Agriculturalist in the United States of America (1867–1940)

Emil Clemens Horst (18 March 1867 – 24 May 1940) was a major figure in the cultivation, harvest and sale of hops in the United States. The founder of the Horst Company. He invented the mechanical hops separator in 1909 and was the largest hop grower in the world in 1912.

== Early life ==
Horst emigrated to the United States as a child in 1871 from Tuttlingen, Kingdom of Württemberg, German Empire. He studied at City College of New York and Cooper Union.

In the mid 1880s he purchased a small plot of land along the Bear River, near Wheatland, California, and began cultivating hops. He soon bought out two other hop growers, Hugh Roddan and Joseph M.C. Jasper.

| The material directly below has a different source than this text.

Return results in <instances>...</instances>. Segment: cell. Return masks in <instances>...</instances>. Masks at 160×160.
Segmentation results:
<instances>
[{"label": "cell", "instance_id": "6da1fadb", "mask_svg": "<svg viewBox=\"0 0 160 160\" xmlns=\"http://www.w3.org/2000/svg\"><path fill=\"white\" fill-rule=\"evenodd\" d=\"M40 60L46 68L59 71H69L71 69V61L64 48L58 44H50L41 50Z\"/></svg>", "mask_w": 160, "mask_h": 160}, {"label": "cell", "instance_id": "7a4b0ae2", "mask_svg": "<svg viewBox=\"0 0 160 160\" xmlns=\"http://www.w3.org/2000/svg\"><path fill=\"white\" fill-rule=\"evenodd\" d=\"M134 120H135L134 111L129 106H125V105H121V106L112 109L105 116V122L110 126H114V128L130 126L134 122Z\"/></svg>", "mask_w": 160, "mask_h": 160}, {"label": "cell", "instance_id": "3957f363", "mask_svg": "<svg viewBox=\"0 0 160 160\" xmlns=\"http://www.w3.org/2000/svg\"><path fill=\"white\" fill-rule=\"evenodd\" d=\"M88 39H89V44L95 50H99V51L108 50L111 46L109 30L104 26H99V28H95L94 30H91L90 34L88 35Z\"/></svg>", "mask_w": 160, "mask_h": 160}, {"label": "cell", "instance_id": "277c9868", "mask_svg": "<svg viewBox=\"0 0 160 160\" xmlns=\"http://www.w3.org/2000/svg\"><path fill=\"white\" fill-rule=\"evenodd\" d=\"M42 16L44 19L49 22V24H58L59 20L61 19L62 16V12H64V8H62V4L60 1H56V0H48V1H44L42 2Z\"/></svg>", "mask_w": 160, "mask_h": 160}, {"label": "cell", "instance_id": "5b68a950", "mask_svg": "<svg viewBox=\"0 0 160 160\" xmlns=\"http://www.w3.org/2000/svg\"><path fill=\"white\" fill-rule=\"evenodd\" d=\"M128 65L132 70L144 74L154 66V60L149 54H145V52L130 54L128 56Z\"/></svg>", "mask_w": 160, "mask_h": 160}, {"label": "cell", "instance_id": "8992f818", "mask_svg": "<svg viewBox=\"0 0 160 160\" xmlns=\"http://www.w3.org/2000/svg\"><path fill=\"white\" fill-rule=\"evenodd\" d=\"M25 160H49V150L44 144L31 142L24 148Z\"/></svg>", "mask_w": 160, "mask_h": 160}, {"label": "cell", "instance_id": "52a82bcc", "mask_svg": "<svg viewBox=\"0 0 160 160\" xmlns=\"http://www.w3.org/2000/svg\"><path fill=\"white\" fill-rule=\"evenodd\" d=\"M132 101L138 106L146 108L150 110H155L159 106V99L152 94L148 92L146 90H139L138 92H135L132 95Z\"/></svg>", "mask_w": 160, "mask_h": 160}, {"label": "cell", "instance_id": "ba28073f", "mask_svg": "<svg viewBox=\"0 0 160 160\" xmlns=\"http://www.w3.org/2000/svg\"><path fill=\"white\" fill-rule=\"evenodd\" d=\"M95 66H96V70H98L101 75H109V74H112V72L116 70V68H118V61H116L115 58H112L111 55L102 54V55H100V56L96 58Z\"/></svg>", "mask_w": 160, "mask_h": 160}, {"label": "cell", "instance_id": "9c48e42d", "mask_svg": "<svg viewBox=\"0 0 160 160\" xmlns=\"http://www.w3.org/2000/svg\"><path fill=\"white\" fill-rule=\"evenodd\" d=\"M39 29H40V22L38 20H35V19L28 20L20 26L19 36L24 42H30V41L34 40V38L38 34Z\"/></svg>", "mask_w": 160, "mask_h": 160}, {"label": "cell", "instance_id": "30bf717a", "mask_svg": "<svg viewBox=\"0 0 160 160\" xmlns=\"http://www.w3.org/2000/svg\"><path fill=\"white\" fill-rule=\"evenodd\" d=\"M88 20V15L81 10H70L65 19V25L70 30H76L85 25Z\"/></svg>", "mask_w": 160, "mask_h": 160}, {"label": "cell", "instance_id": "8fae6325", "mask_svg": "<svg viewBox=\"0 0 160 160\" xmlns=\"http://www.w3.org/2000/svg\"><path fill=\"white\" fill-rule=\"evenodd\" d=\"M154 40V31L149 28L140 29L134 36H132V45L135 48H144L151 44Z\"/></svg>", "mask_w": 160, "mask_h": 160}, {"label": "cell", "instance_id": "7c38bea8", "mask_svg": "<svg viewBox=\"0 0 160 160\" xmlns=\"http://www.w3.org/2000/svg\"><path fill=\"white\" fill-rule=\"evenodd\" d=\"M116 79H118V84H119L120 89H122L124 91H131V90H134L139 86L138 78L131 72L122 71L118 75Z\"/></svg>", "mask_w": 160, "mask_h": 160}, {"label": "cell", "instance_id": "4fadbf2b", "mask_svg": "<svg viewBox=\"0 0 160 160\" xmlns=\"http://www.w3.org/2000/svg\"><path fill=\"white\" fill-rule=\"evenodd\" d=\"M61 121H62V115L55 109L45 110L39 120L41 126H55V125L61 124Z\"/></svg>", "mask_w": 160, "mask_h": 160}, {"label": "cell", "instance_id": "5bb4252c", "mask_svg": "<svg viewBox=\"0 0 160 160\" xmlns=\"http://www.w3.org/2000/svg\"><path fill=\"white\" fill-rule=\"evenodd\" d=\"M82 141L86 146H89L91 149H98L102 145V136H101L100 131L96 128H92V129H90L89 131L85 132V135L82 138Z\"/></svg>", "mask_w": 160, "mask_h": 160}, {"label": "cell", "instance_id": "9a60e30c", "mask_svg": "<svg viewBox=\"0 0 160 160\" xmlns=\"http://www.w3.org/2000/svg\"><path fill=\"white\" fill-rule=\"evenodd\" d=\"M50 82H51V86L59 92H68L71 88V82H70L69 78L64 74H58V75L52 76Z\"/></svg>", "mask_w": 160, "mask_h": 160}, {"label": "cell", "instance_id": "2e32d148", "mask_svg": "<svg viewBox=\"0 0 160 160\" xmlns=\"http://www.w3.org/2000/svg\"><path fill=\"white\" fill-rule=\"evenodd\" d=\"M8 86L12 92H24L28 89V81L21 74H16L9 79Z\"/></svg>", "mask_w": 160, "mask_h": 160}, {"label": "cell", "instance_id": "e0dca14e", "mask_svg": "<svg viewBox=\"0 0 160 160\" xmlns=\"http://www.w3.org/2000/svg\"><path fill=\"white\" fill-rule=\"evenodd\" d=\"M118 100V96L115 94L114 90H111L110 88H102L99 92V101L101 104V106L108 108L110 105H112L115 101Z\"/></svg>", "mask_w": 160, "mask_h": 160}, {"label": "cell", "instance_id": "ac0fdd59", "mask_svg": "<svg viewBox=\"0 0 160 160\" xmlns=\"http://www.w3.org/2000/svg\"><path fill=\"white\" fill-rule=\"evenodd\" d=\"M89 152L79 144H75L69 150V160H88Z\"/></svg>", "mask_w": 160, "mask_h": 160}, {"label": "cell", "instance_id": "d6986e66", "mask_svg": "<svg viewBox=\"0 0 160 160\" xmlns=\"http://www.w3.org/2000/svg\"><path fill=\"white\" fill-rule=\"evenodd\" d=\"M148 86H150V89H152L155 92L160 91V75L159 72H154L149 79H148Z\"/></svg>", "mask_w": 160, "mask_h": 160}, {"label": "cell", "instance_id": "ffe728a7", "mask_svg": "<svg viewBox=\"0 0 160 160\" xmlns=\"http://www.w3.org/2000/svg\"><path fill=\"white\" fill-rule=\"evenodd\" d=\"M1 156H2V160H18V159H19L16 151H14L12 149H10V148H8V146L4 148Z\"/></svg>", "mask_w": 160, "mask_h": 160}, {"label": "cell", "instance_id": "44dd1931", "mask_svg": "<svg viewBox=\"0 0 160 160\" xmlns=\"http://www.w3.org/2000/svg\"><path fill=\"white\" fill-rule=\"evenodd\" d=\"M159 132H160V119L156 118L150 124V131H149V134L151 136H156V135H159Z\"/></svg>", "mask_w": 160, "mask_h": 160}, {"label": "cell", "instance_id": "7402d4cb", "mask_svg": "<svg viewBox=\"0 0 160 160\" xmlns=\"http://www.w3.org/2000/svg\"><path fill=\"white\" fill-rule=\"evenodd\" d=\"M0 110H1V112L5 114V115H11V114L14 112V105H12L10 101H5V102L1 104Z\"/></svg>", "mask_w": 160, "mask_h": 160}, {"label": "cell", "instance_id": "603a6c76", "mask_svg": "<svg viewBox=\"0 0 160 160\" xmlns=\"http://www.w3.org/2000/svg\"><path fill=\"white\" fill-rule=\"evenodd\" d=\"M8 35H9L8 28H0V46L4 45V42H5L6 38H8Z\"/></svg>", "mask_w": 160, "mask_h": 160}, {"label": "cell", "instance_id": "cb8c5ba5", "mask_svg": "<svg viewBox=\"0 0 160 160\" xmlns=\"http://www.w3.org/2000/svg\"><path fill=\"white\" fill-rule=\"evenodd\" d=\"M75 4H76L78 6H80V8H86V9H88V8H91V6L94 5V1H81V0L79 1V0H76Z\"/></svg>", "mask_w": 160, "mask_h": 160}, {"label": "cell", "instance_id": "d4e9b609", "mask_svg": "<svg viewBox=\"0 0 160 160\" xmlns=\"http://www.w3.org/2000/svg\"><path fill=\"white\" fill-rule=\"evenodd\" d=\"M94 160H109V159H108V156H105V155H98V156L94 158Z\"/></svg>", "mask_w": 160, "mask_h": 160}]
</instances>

In 1893, he married Daisy Brown of Sacramento.

== Horst hops ranch ==
By 1898, Horst's operation had grown to the point that ten hop drying kilns ran daily during the harvest and a company town, large enough to have its own post office, was started on the ranch to support the thousands of migrant workers who picked the mature hops each year. Given the significance of Horst's ranch, certain loamy floodplain soils found in the area were later named after him.

Horst married in 1898, and moved to San Francisco in 1902. By 1904 he was supplying Oregon hops to the Guinness Brewery in Ireland. By 1912, Horst owned the largest number of acres of hops under cultivation in the world with offices in Chicago, New York and London. Horst Company was headquartered at 150 Pine Street, San Francisco, California. Prior to World War II, Horst Company was the only exporter of hops to Germany.

===Labor conditions===
In 1886, labor shortages and threats of a strike by white workers had become serious; hop growers founded the California Hop Growers’ Association, and hired Chinese workers. Simultaneously hop labor camp conditions had become "unspeakably bad throughout the state and the pay was equally abysmal" so that by 1899 the Horst Brothers neighboring Durst Ranch's 300 white and a number of Japanese employees quit and went on strike for more pay. To recruit workers Durst launched advertising campaigns not only by making false promises but advertised for at least twice as many workers than they actually needed, with the goal to play one group off against the other, as he admitted before the U.S. Immigration Commission.

=== Mechanization and unrest ===
Horst revolutionized the processing of hops with the invention of his mechanical hop separator, patented 1909 in Elk Grove, California. It picked the hops while discarding the bine and leaves. It produced 25 bales of hops in one day, while an experienced worker picked just two bales in a week, allowing him to bypass the hassles of hiring seasonal labor. Horst continuously invented new hop-related machinery (1884–1924) holding at least 14 patents. In the first season that Horst used the new machine, he advertised and kept hop pickers on hand, in case anything went wrong. When the separator proved itself and the pickers were told that there would be no work, the workers went on strike and blocked access to the kilns, halting the harvest.

The harvesting process was further developed in 1939 (US Patent #2139046) by his son-in-law, Edouard Thys, founder of Thys Company which, among other industrial parts, manufactured the parts for the portable hop picking machine.

Hop production peaked between 1912 and 1916 and plummeted thereafter. On 3 August 1913 became the site of the Wheatland Hop Riot. Until 2009, when Google released a digitized version of the 1916 Commission on Industrial Relations , the Horstville ranch was often confused with the neighboring Durst Ranch.

A film produced between 1900 and 1910 entitled Horst Hop Ranch, depicts the processing of hops and their shipment to market.

== Death ==
He died 24 May 1940 in his home at 31 Presidio Terrace in San Francisco, and was buried at Olivet Memorial Park in Colma, California. He was survived by his wife Daisy (née Brown) and their 3 children.